WHAT THE TASK REQUIRES:
What you return must match the records word for word, except that images are dropped.

··· GIVEN RECORDS

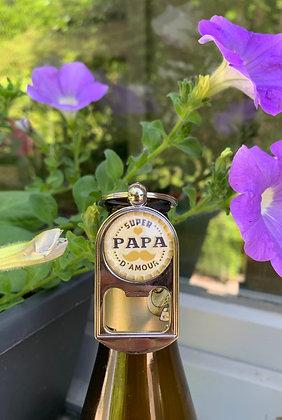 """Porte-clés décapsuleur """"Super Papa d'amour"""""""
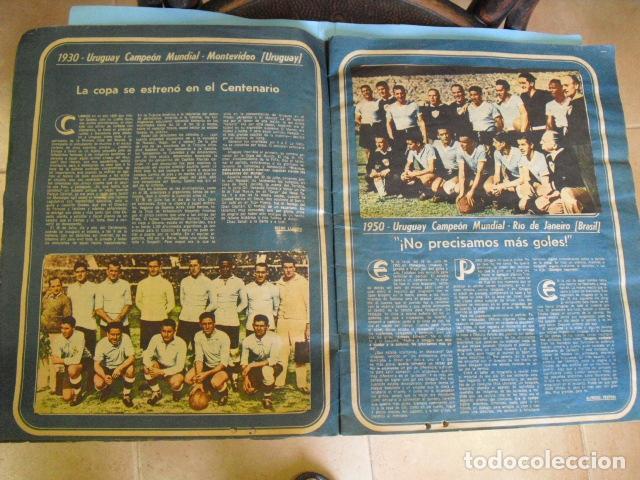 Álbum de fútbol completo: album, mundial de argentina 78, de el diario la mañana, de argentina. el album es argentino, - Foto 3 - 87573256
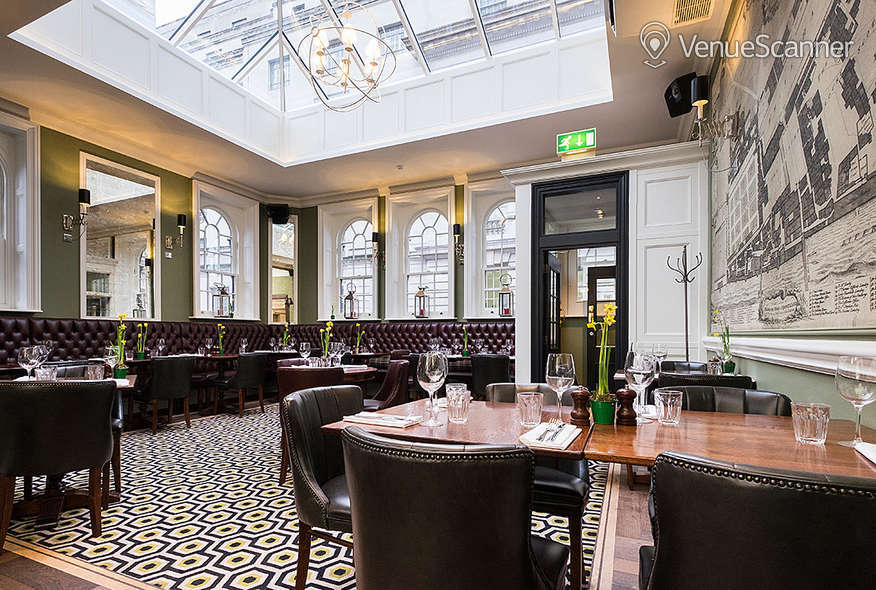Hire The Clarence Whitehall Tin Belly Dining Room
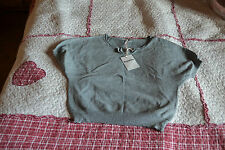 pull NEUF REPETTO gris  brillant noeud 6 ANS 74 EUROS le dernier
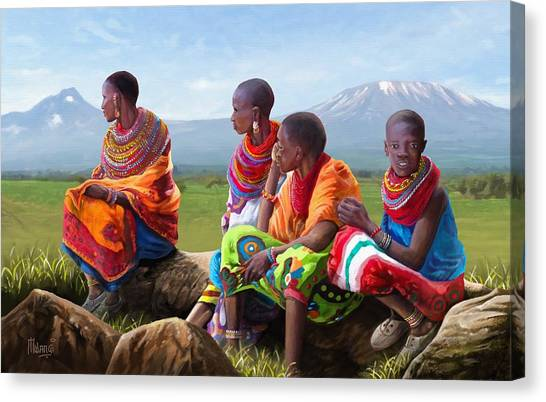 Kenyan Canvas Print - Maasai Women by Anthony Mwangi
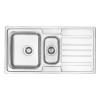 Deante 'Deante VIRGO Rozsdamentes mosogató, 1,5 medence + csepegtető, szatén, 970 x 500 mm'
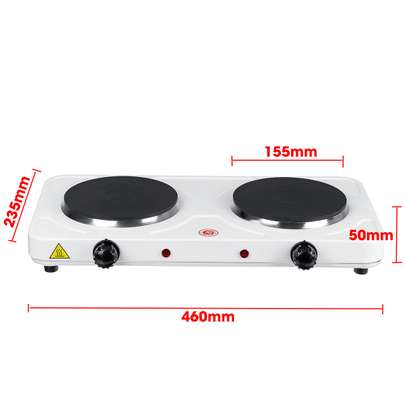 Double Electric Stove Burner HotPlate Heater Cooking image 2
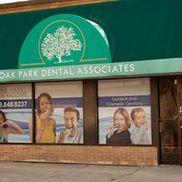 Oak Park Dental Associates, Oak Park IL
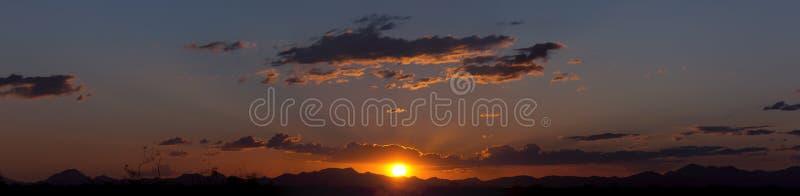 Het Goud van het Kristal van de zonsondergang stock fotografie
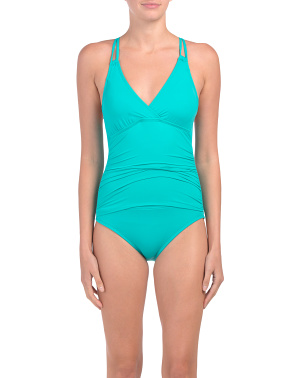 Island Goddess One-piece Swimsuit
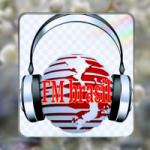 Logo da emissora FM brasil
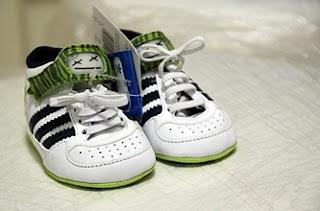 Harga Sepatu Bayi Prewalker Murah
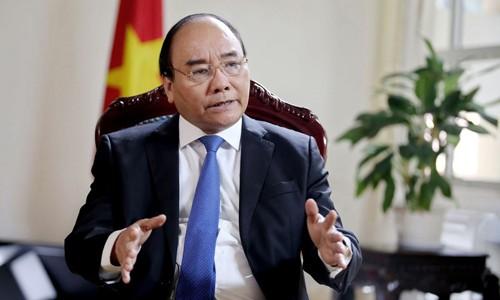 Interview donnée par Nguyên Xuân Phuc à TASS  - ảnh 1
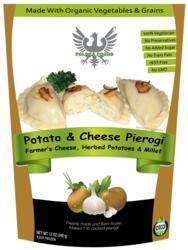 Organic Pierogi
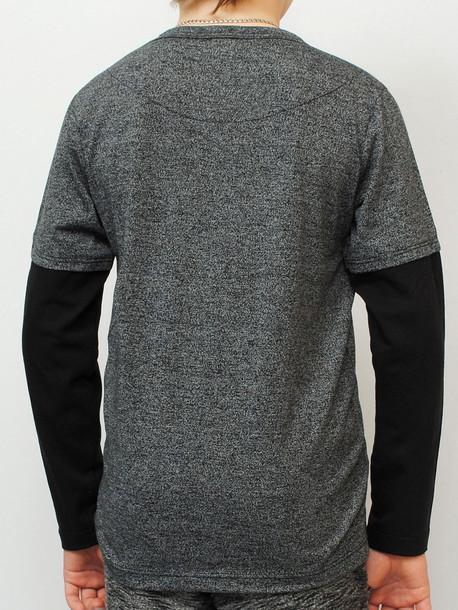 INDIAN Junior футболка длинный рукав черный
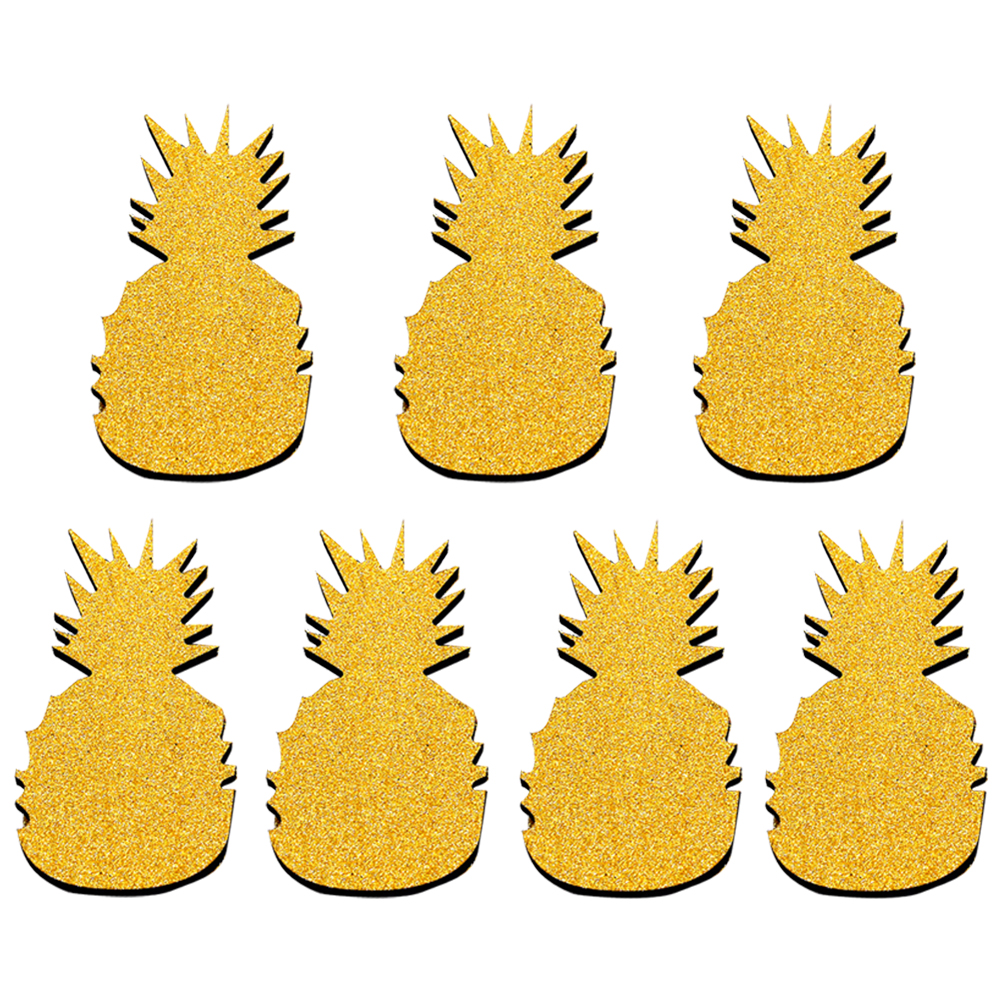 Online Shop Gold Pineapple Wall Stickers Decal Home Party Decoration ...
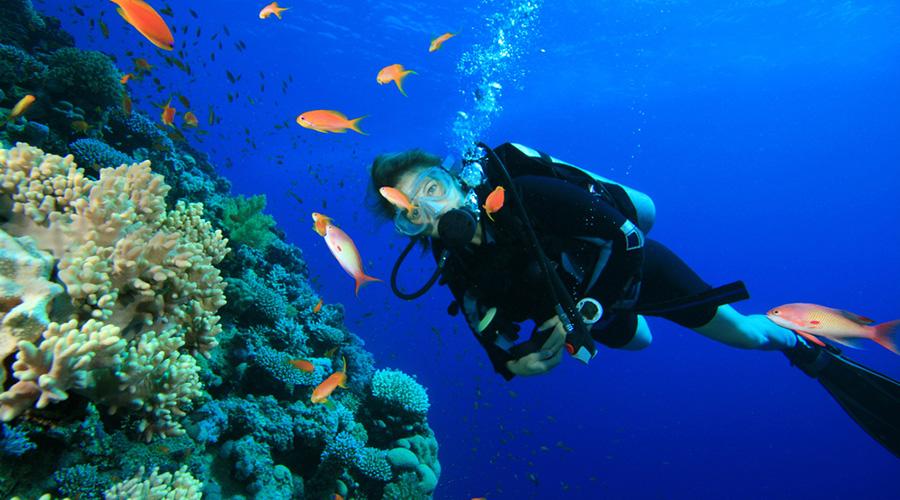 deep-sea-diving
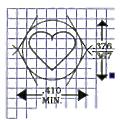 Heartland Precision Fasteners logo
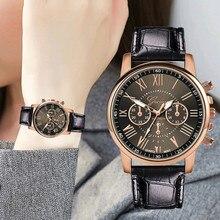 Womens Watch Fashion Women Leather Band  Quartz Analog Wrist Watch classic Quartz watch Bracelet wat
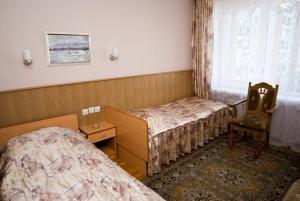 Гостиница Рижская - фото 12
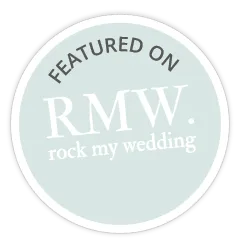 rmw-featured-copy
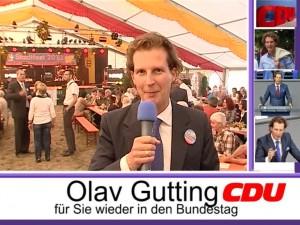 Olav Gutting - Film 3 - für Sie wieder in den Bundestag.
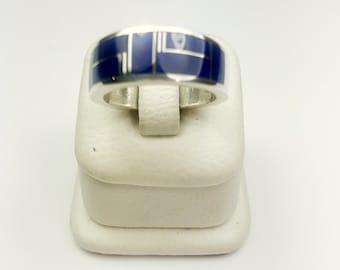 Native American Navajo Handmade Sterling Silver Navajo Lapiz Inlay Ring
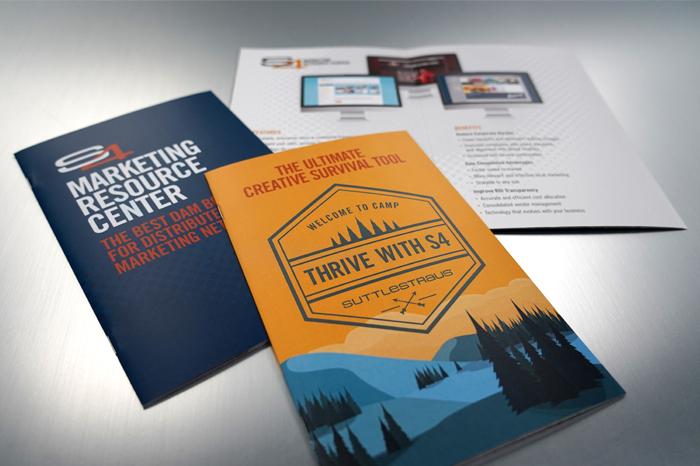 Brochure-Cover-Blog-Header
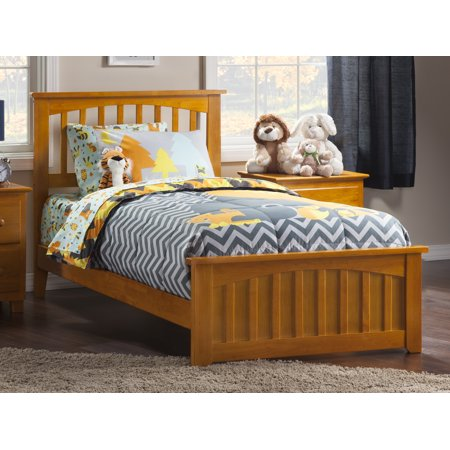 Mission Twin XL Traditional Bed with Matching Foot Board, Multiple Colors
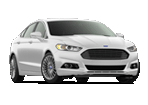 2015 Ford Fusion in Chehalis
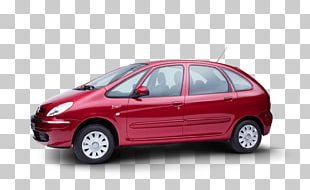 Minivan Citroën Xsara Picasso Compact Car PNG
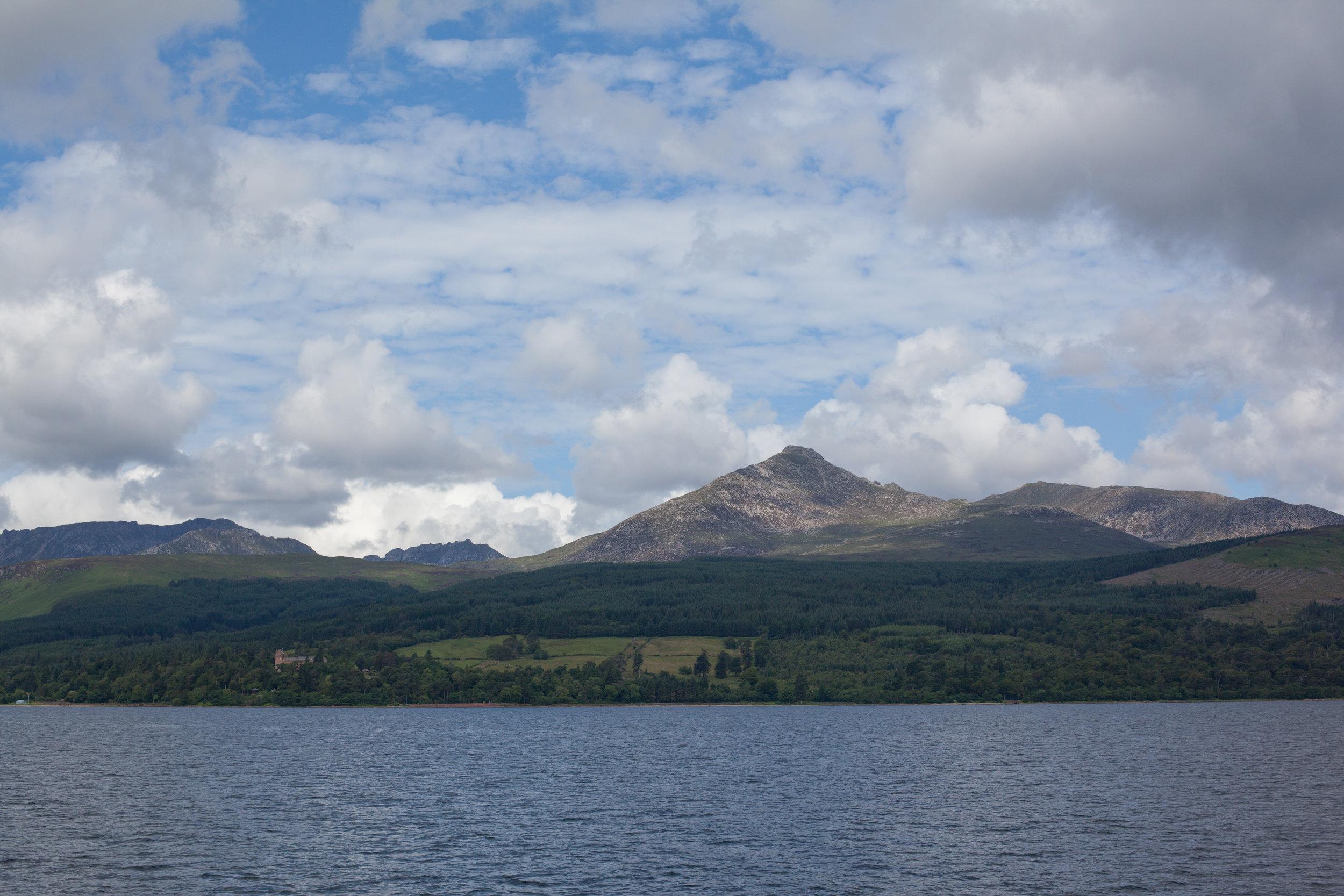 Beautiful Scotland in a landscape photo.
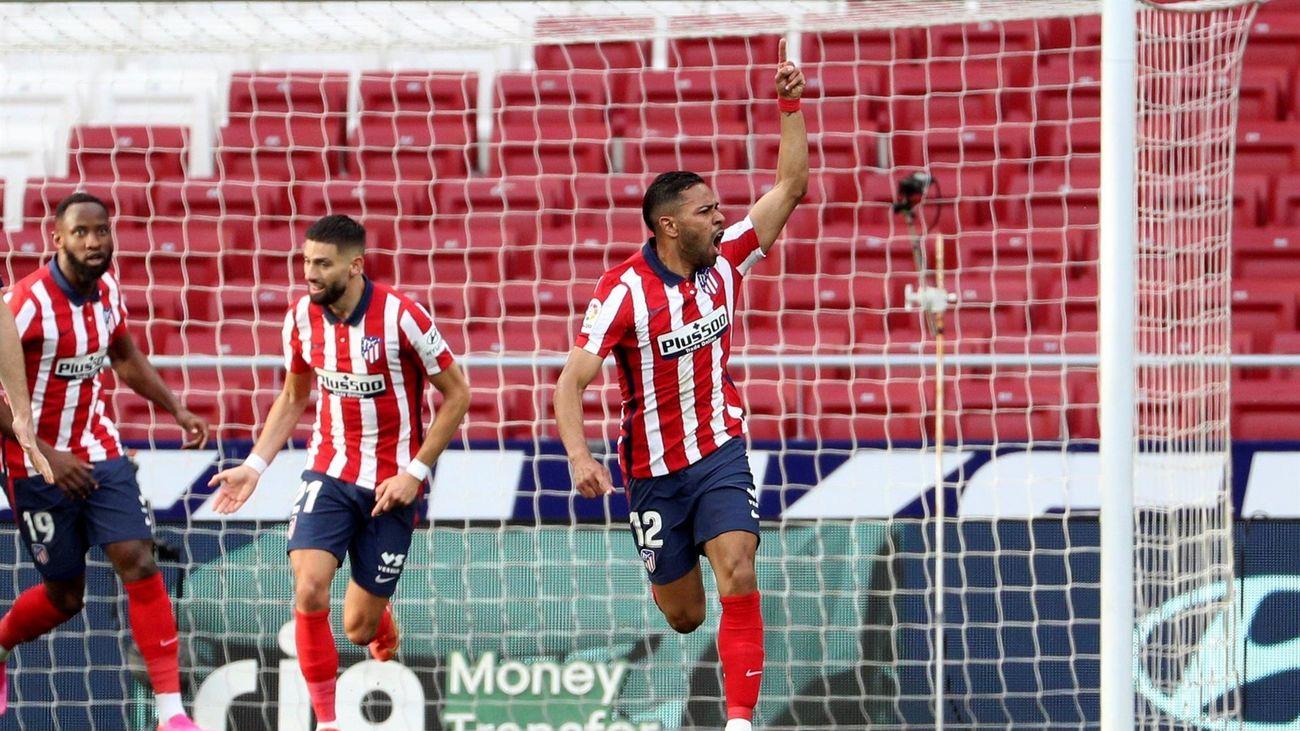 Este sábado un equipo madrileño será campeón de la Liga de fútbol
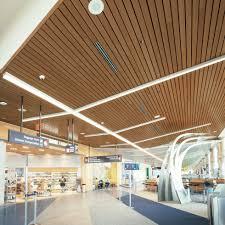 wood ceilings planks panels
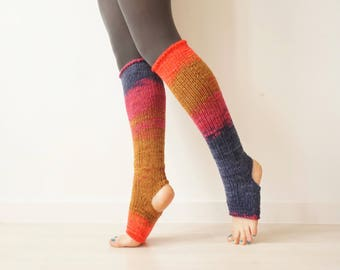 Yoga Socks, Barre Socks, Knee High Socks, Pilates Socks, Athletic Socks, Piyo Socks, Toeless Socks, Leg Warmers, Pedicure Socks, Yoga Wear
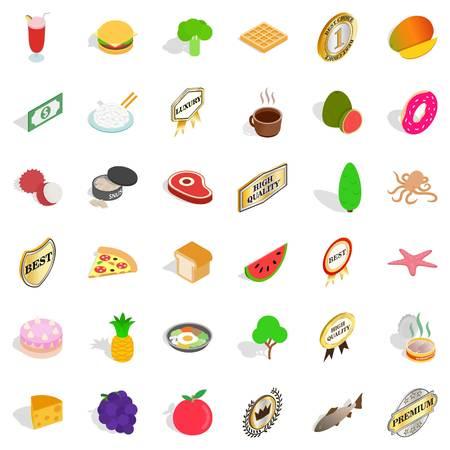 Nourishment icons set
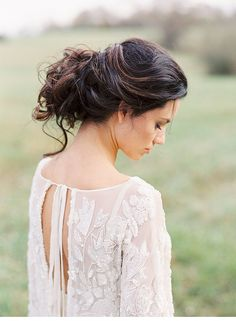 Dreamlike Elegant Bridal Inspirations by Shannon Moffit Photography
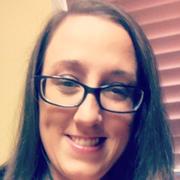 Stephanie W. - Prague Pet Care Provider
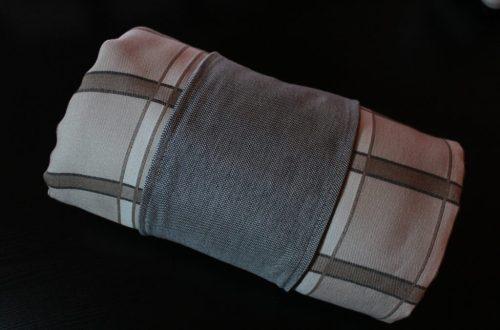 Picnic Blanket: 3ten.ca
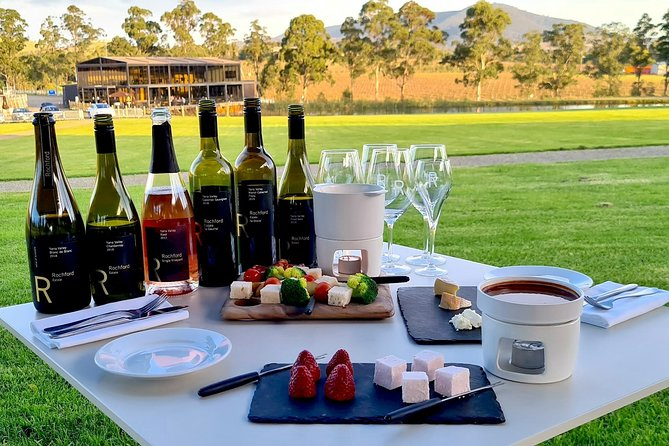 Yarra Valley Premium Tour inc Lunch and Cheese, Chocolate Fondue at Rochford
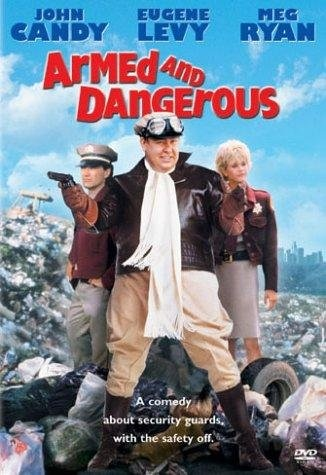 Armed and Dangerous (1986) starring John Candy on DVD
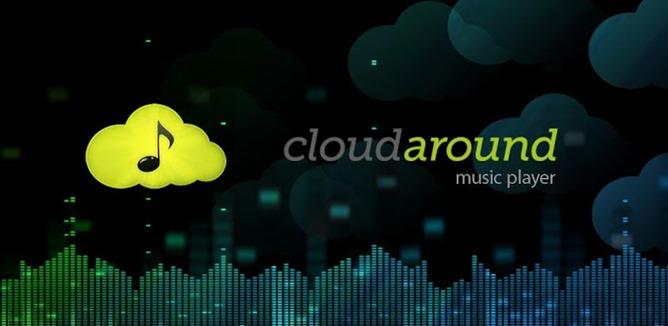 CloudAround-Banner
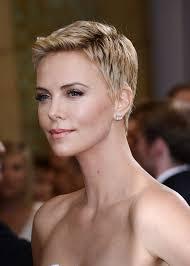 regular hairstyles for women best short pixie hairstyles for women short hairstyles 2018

······

SOLUTION TO THE EXERCISE:
 """Porte-clés décapsuleur """"Super Papa d'amour"""""""
 Álbum de fútbol completo: album, mundial de argentina 78, de el diario la mañana, de argentina. el album es argentino, - Foto 3 - 87573256
Hire The Clarence Whitehall Tin Belly Dining Room
 pull NEUF REPETTO gris  brillant noeud 6 ANS 74 EUROS le dernier
 Kenyan Canvas Print - Maasai Women by Anthony Mwangi
 Deante 'Deante VIRGO Rozsdamentes mosogató, 1,5 medence + csepegtető, szatén, 970 x 500 mm'
 Double Electric Stove Burner HotPlate Heater Cooking image 2
 Oak Park Dental Associates, Oak Park IL
 Het Goud van het Kristal van de zonsondergang stock fotografie
 Island Goddess One-piece Swimsuit
 Logo da emissora FM brasil
 Harga Sepatu Bayi Prewalker Murah
 Interview donnée par Nguyên Xuân Phuc à TASS  - ảnh 1
 Organic Pierogi
 INDIAN Junior футболка длинный рукав черный
 Online Shop Gold Pineapple Wall Stickers Decal Home Party Decoration ...
 deep-sea-diving
 Heartland Precision Fasteners logo
 Womens Watch Fashion Women Leather Band  Quartz Analog Wrist Watch classic Quartz watch Bracelet wat
 Гостиница Рижская - фото 12
 rmw-featured-copy
 Olav Gutting - Film 3 - für Sie wieder in den Bundestag.
 Native American Navajo Handmade Sterling Silver Navajo Lapiz Inlay Ring
 Brochure-Cover-Blog-Header
 Mission Twin XL Traditional Bed with Matching Foot Board, Multiple Colors
 2015 Ford Fusion in Chehalis
 Minivan Citroën Xsara Picasso Compact Car PNG
 Beautiful Scotland in a landscape photo.
 Este sábado un equipo madrileño será campeón de la Liga de fútbol
 wood ceilings planks panels
 Yoga Socks, Barre Socks, Knee High Socks, Pilates Socks, Athletic Socks, Piyo Socks, Toeless Socks, Leg Warmers, Pedicure Socks, Yoga Wear
 Nourishment icons set
 Dreamlike Elegant Bridal Inspirations by Shannon Moffit Photography
 Stephanie W. - Prague Pet Care Provider
 Picnic Blanket: 3ten.ca
 Yarra Valley Premium Tour inc Lunch and Cheese, Chocolate Fondue at Rochford
 Armed and Dangerous (1986) starring John Candy on DVD
 CloudAround-Banner
 regular hairstyles for women best short pixie hairstyles for women short hairstyles 2018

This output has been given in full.